**Information supplied:**
____________________

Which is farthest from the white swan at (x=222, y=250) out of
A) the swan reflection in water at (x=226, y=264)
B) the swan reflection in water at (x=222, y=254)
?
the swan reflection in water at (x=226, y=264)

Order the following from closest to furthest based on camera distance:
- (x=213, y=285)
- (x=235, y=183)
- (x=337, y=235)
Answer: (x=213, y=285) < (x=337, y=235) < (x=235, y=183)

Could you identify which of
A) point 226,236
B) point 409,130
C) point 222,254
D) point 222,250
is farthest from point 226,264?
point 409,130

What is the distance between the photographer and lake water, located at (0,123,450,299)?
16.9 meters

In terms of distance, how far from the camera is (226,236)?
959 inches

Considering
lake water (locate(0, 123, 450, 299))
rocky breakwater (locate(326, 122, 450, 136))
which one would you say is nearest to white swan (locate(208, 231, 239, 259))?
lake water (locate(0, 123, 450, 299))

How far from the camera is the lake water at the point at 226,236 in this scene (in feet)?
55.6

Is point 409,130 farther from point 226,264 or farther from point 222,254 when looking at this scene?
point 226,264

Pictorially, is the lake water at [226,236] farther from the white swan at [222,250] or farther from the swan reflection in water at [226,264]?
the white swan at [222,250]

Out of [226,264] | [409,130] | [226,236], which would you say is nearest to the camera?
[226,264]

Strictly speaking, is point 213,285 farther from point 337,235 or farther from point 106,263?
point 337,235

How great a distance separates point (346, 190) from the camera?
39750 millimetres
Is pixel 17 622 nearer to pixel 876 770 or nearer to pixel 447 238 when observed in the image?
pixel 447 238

____________________

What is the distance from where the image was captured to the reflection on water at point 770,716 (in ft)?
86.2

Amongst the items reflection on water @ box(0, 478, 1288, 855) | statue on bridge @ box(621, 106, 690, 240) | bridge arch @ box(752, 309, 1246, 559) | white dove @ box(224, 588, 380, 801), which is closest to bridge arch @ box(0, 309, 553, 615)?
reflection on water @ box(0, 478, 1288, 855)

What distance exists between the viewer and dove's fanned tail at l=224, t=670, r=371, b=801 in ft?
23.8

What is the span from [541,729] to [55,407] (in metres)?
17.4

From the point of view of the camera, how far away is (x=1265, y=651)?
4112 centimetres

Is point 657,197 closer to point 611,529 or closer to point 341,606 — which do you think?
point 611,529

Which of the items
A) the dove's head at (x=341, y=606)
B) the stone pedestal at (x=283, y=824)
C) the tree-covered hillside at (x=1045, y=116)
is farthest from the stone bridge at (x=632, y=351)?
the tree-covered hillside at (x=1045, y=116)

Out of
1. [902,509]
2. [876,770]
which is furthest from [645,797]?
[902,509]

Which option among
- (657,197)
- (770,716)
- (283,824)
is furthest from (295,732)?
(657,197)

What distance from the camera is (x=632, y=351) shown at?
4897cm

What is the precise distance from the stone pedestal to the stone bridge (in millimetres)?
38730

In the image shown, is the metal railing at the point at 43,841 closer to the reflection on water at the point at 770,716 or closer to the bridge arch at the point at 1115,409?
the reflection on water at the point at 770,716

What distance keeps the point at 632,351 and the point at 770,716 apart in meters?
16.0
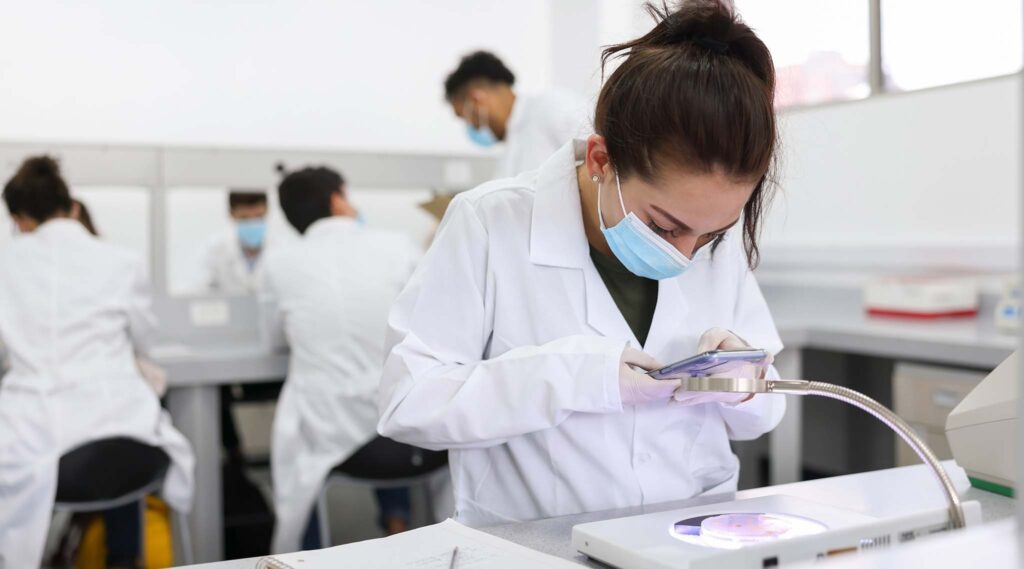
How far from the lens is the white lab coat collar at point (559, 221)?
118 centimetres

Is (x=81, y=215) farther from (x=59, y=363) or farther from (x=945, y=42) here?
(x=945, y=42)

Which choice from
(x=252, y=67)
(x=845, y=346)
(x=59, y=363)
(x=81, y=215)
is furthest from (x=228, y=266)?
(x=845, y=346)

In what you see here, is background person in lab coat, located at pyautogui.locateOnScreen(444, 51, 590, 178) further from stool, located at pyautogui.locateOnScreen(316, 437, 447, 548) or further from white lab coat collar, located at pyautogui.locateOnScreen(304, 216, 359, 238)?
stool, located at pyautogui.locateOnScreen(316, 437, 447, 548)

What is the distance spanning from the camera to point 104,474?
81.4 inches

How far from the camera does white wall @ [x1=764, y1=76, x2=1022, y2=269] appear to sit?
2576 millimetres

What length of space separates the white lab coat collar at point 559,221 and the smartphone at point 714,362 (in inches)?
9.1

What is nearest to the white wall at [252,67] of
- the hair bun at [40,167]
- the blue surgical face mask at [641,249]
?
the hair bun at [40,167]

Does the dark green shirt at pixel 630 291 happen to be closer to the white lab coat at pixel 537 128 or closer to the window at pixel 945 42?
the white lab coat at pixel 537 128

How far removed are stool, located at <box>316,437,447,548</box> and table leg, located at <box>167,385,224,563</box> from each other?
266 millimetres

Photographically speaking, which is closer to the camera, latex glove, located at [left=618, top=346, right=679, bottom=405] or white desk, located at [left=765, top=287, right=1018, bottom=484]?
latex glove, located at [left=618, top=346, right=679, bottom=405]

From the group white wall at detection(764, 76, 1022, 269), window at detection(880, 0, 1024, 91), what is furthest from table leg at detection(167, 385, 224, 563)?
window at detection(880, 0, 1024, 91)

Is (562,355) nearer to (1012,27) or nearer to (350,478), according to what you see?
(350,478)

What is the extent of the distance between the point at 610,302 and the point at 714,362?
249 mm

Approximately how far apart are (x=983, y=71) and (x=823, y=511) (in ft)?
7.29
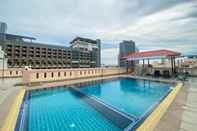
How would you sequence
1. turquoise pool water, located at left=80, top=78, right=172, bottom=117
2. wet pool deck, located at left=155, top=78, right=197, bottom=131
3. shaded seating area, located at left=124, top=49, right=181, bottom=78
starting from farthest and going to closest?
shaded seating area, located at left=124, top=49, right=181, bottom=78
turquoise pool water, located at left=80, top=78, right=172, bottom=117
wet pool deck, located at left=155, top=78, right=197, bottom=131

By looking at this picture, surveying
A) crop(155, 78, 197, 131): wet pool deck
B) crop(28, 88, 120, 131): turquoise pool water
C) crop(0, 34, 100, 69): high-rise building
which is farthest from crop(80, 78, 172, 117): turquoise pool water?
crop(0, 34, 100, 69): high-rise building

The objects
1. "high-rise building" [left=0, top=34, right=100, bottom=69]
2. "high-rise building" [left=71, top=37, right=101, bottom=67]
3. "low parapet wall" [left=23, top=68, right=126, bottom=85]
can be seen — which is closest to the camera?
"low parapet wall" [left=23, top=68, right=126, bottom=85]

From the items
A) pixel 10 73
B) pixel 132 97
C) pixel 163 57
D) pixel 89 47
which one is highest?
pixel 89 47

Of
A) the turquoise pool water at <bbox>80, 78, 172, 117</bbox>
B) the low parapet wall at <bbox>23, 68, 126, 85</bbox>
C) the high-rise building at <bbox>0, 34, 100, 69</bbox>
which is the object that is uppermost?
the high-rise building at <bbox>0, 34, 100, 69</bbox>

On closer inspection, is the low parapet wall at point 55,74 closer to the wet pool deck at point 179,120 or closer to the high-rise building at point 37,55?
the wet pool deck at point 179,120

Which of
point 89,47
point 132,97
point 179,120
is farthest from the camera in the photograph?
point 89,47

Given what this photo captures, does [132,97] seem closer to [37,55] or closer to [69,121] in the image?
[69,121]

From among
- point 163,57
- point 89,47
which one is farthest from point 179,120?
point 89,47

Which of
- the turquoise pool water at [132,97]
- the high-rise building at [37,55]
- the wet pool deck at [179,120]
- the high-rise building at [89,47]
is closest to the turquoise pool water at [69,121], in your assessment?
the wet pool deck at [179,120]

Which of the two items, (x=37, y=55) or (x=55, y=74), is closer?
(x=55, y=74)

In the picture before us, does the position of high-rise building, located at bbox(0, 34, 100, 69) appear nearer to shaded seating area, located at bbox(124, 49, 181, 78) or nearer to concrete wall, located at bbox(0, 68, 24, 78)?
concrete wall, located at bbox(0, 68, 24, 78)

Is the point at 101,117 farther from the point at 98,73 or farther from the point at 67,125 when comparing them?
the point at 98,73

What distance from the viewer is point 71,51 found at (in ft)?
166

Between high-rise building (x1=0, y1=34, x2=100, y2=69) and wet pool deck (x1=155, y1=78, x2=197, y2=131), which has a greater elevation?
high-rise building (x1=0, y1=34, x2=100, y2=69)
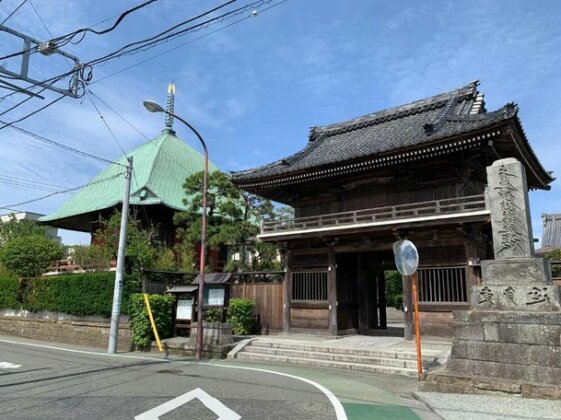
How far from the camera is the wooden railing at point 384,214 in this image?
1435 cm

____________________

Rewrite the lines from the one containing "Which option among" through the one containing "266 millimetres", replacing "smartphone" with "mobile phone" and changing nothing else. Give only those lines, and leave the pictures out.

**Final answer:**
Which option among
- (657,197)
- (770,716)
- (283,824)
is furthest from (295,732)?
(657,197)

What distance from the camera is (x=632, y=351) shown at?
4897cm

What is the precise distance from the stone pedestal to the stone bridge (in millimetres)?
38730

In the image shown, is the metal railing at the point at 43,841 closer to the reflection on water at the point at 770,716 or closer to the bridge arch at the point at 1115,409?
the reflection on water at the point at 770,716

What distance keeps the point at 632,351 and the point at 770,716 apart in meters?
16.0
How far from the lens is the white lab coat collar at point (559, 221)?
118 centimetres

Is (x=81, y=215) farther from (x=59, y=363) or farther from (x=945, y=42) here?
(x=945, y=42)

Which choice from
(x=252, y=67)
(x=845, y=346)
(x=59, y=363)
(x=81, y=215)
is furthest from (x=228, y=266)?
(x=845, y=346)

In what you see here, is background person in lab coat, located at pyautogui.locateOnScreen(444, 51, 590, 178) further from stool, located at pyautogui.locateOnScreen(316, 437, 447, 548) or further from white lab coat collar, located at pyautogui.locateOnScreen(304, 216, 359, 238)?
stool, located at pyautogui.locateOnScreen(316, 437, 447, 548)

What is the distance spanning from the camera to point 104,474?
81.4 inches

How far from the camera does white wall @ [x1=764, y1=76, x2=1022, y2=269] appear to sit?
2576 millimetres

What length of space separates the white lab coat collar at point 559,221 and the mobile phone at point 714,362 (in inches)?
9.1

What is nearest to the white wall at [252,67] of
- the hair bun at [40,167]
- the blue surgical face mask at [641,249]
?
the hair bun at [40,167]

Does the dark green shirt at pixel 630 291 happen to be closer to the white lab coat at pixel 537 128 or closer to the window at pixel 945 42?
the white lab coat at pixel 537 128

How far removed are stool, located at <box>316,437,447,548</box> and table leg, located at <box>167,385,224,563</box> from each other?
266 millimetres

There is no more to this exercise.